In February 2024, Lilly was announced by Collider to solo-direct Trash Mountain, a film about a young gay man from Chicago returning to his rural Missouri to deal with his father's hoarder state after the latter's death. It was to star Caleb Hearon, written by Hearon and Ruby Caster and produced by Colin Trevorrow, Eddie Vaisman and Julia Lebedev. By October 2025, Kris Swanberg replaced Wachowski as director, before filming commenced.

===The Hunted===
In an October 2024 interview for Autostraddle, Lilly revealed that she had just written a script with her partner Mickey Ray Mahoney called The Hunted as "a response to all of the horrible anti-trans stuff that's going on in the world. What if trans people could form this almost weather underground level of resistance? It becomes a murder mystery that goes up the ladder into the furthest reaches of government." In August 2026, Lilly stated that producers were reluctant to finance the film, which has an estimated production budget of $10 million, due to its "wall-to-wall trans cast", and that she was seeking alternative avenues to develop and release the project.
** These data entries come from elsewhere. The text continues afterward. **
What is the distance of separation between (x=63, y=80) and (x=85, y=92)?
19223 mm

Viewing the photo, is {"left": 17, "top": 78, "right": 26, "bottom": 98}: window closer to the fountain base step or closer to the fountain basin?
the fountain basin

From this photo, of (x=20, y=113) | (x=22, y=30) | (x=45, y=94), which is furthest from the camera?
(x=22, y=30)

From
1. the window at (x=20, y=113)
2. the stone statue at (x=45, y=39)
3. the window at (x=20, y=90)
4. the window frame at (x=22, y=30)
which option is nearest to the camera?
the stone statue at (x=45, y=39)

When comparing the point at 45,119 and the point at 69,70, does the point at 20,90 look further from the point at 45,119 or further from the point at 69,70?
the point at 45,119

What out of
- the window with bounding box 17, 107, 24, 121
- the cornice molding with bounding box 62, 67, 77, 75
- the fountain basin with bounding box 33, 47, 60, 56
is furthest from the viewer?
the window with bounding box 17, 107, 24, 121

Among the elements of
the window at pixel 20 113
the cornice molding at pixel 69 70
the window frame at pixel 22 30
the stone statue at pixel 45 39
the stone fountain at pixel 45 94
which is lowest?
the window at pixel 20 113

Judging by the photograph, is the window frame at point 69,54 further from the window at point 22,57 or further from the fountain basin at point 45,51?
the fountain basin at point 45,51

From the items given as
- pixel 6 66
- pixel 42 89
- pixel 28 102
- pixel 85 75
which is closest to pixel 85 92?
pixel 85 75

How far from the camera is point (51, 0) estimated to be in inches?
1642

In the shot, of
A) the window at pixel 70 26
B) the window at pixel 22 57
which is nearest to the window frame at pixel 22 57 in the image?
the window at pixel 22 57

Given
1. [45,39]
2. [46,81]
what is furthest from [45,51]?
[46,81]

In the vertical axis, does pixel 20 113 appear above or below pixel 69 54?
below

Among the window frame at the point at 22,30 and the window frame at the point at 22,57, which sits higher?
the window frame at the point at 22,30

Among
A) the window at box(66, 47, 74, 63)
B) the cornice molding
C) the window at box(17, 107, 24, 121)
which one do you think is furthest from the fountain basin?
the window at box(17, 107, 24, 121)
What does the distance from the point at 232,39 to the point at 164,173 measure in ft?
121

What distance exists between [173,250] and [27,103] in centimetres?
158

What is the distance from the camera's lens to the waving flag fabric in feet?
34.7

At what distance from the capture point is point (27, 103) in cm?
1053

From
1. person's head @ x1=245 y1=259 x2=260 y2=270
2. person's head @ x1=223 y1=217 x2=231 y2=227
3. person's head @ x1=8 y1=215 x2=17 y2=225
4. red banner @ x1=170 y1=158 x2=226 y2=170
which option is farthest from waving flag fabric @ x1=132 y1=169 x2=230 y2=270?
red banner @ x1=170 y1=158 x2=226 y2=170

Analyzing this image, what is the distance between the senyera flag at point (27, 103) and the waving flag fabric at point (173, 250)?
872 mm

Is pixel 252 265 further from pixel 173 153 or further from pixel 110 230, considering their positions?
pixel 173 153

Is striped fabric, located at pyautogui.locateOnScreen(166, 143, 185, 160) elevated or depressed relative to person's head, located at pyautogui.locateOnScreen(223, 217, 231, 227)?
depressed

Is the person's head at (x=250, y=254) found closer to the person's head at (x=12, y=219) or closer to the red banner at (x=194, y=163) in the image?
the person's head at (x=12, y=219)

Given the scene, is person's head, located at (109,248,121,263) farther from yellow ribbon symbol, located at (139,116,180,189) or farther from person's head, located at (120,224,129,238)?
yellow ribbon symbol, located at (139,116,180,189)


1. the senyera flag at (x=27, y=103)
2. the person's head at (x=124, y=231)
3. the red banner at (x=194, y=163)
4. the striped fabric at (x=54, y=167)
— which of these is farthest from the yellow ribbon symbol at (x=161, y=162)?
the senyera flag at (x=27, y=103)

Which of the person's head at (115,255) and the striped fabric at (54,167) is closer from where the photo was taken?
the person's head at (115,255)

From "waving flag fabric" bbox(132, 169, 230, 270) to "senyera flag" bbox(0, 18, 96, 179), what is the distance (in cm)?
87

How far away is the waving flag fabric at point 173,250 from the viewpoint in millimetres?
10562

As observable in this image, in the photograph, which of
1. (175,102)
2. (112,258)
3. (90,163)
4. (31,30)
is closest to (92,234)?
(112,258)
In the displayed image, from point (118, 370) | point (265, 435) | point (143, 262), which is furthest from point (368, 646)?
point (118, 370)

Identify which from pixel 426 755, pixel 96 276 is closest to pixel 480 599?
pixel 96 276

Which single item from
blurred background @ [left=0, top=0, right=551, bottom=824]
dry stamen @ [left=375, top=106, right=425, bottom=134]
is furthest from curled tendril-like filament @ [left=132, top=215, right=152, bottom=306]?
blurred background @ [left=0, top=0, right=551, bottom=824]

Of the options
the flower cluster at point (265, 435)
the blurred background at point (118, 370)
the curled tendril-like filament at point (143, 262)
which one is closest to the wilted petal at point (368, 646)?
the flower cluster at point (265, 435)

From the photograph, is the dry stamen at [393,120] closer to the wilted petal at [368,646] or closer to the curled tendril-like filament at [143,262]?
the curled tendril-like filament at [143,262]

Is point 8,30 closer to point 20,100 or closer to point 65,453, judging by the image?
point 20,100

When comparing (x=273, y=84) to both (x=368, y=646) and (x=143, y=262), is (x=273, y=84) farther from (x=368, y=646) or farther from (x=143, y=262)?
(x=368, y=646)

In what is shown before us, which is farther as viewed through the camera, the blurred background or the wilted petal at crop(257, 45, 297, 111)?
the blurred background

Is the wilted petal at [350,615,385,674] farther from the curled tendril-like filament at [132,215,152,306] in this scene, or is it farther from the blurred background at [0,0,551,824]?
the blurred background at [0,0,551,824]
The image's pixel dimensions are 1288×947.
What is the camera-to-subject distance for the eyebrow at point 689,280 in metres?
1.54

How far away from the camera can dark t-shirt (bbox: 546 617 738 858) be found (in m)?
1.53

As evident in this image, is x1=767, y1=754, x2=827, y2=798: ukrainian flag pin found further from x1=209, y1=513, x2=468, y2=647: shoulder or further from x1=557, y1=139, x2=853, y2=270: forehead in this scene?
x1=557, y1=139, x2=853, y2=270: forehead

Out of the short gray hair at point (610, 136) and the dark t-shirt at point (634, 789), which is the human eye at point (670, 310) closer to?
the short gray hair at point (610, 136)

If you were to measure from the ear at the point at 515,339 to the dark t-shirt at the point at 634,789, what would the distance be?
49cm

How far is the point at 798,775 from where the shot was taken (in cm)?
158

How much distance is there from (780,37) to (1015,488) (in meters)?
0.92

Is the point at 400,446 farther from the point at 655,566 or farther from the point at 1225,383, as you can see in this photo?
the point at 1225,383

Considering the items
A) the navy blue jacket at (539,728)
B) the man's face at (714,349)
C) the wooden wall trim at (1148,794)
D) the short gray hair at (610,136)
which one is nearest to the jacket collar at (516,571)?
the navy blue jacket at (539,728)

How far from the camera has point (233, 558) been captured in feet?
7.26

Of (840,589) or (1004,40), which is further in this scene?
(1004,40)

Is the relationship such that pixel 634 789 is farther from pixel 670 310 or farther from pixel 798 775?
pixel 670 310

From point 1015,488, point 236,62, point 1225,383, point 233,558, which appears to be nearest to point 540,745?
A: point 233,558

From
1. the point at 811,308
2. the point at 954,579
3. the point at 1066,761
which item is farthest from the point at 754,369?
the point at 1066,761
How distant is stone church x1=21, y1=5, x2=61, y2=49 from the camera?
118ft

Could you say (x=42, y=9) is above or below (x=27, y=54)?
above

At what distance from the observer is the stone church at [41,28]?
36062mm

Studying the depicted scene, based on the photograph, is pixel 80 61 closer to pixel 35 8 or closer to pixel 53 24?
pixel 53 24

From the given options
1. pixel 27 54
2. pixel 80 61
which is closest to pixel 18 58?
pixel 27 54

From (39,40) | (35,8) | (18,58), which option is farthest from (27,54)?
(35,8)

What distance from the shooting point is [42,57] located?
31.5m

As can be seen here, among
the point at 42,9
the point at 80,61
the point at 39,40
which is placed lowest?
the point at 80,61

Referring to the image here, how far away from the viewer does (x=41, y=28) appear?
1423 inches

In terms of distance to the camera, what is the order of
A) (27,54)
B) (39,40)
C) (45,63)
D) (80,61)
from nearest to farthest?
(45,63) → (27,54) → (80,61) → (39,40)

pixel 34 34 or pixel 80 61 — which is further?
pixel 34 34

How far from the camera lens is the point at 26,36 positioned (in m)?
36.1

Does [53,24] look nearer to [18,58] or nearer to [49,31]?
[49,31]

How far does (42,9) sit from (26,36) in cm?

Live table reads of the screenplay took place on August 7 and 8, at Dynasty Typewriter Theatre.

===Manhunt===
In the same Autostraddle interview, Lilly stated that she was involved in an adaptation of Gretchen Felker-Martin's Manhunt. In May 2026, Felker-Martin stated that the adaptation was no longer being developed.

===Confessions===
In addition to Manhunt, Lilly was involved in a film adaptation of Jordy Rosenberg's Confessions of the Fox.

===Cosmoknights===
Also in October 2024, Lilly was trying to do an adaption of the comic book Cosmoknights in collaboration with Emily Andras.